Of the 804 submissions Toronto received this year – 200 features and 604 shorts – only three Canadian features have so far made it to Roy Thomson Hall for gala slots, while five have landed in the high-profile Special Presentations sidebar.

Festival co-director Cameron Bailey had to defend his decision to overlook a Canadian film for opening night. He reiterated that he and festival co-director Piers Handling ‘fell in love’ with Creation and will work hard to ensure Canadian films that screen at TIFF find an audience during and after the festival.

Handling called this year’s Canadian film lineup ‘extensive and exciting,’ while Steve Gravestock, TIFF’s associate director of Canadian programming, said the Canuck contingent in Toronto this year was balanced between emerging talent and returning veterans like Guy Maddin, Chris Landreth, John Greyson and Min Sook Lee, who are bringing their latest shorts.

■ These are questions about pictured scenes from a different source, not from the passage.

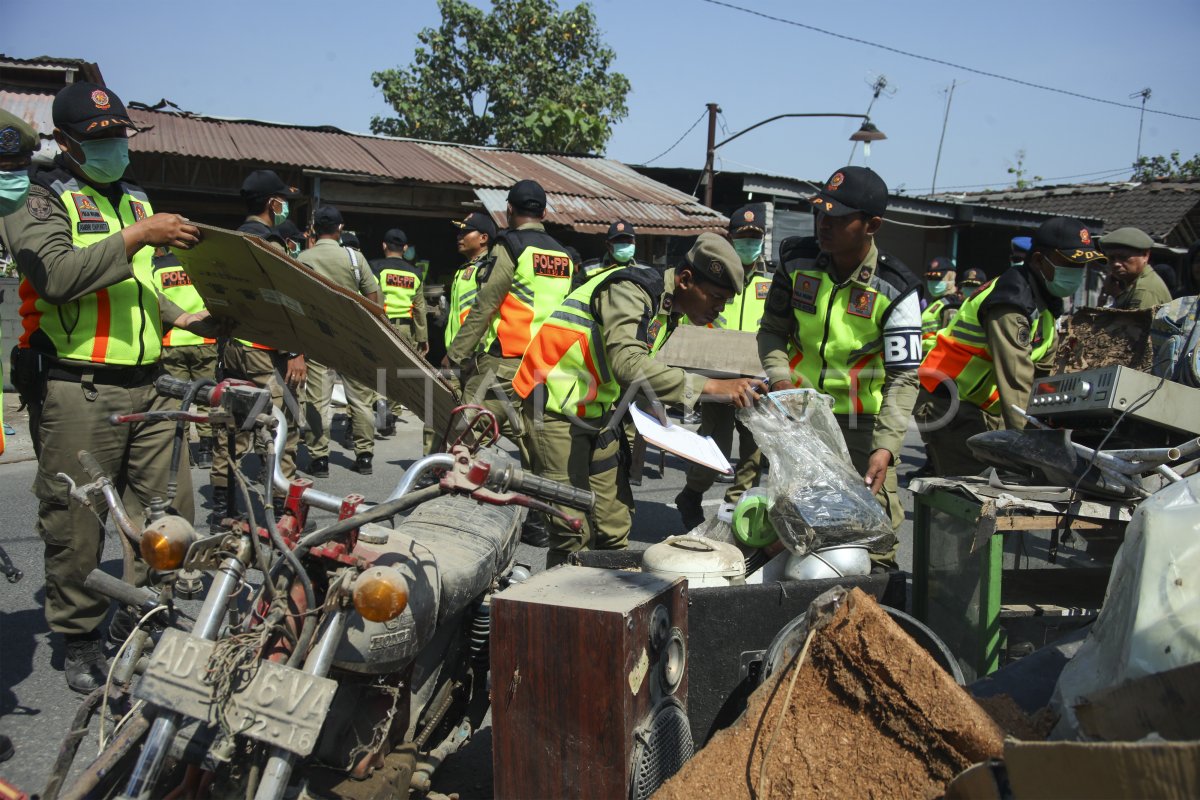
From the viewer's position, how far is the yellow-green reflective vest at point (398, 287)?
9.71 metres

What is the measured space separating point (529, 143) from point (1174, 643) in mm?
22268

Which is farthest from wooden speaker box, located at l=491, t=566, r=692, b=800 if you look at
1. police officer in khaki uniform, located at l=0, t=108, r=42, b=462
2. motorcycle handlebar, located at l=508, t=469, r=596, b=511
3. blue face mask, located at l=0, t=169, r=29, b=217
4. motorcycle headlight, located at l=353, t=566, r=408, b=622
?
blue face mask, located at l=0, t=169, r=29, b=217

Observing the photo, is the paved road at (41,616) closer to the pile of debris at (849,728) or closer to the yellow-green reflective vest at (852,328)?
the pile of debris at (849,728)

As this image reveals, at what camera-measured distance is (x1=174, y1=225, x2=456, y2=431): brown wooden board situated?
2.52 meters

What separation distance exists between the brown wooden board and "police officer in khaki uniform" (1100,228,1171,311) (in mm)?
5788

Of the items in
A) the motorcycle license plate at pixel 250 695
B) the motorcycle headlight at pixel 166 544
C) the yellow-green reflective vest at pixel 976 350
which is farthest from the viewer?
the yellow-green reflective vest at pixel 976 350

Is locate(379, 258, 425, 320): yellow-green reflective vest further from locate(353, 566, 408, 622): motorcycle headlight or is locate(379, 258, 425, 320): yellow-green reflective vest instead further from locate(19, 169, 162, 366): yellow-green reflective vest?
locate(353, 566, 408, 622): motorcycle headlight

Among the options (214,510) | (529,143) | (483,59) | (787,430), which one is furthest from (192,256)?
(483,59)


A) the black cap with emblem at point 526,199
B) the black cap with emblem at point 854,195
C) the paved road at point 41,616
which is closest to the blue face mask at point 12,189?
the paved road at point 41,616

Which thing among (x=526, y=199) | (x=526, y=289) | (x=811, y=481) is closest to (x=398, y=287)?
(x=526, y=199)

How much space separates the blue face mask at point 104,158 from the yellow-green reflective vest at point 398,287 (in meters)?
5.94

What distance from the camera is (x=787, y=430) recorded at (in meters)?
3.76

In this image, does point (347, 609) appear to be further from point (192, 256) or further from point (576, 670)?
point (192, 256)

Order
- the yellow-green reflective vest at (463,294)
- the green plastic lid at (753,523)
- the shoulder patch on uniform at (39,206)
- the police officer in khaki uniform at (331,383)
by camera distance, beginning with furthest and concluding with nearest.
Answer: the yellow-green reflective vest at (463,294)
the police officer in khaki uniform at (331,383)
the green plastic lid at (753,523)
the shoulder patch on uniform at (39,206)
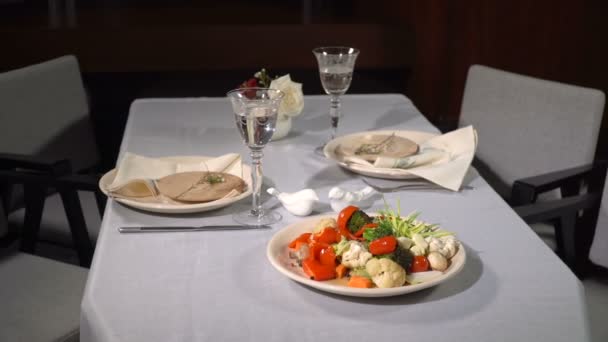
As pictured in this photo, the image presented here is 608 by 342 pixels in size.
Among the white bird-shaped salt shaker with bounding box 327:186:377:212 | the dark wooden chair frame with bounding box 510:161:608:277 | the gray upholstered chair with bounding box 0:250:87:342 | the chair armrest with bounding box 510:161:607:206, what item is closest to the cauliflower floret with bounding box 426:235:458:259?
the white bird-shaped salt shaker with bounding box 327:186:377:212

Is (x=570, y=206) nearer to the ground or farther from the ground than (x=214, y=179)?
nearer to the ground

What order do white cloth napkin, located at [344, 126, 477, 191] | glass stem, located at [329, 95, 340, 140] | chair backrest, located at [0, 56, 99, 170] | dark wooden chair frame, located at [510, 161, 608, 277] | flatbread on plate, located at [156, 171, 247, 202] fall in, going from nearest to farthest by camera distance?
1. flatbread on plate, located at [156, 171, 247, 202]
2. white cloth napkin, located at [344, 126, 477, 191]
3. dark wooden chair frame, located at [510, 161, 608, 277]
4. glass stem, located at [329, 95, 340, 140]
5. chair backrest, located at [0, 56, 99, 170]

Toronto also booked four Canadian documentaries: Genius Within: The Inner Life of Glenn Gould, a portrait of the enigmatic pianist by Peter Raymont and Michele Hozer; Peter Mettler’s Petropolis: Aerial Perspectives on the Alberta Tar Sands; and two Hollywood-themed films, Neil Diamond’s Reel Injun and Brigitte Berman’s Hugh Hefner: Playboy, Activist and Rebel.

TIFF will make additional film lineup announcements in the coming weeks ahead of its Sept. 10-19 run.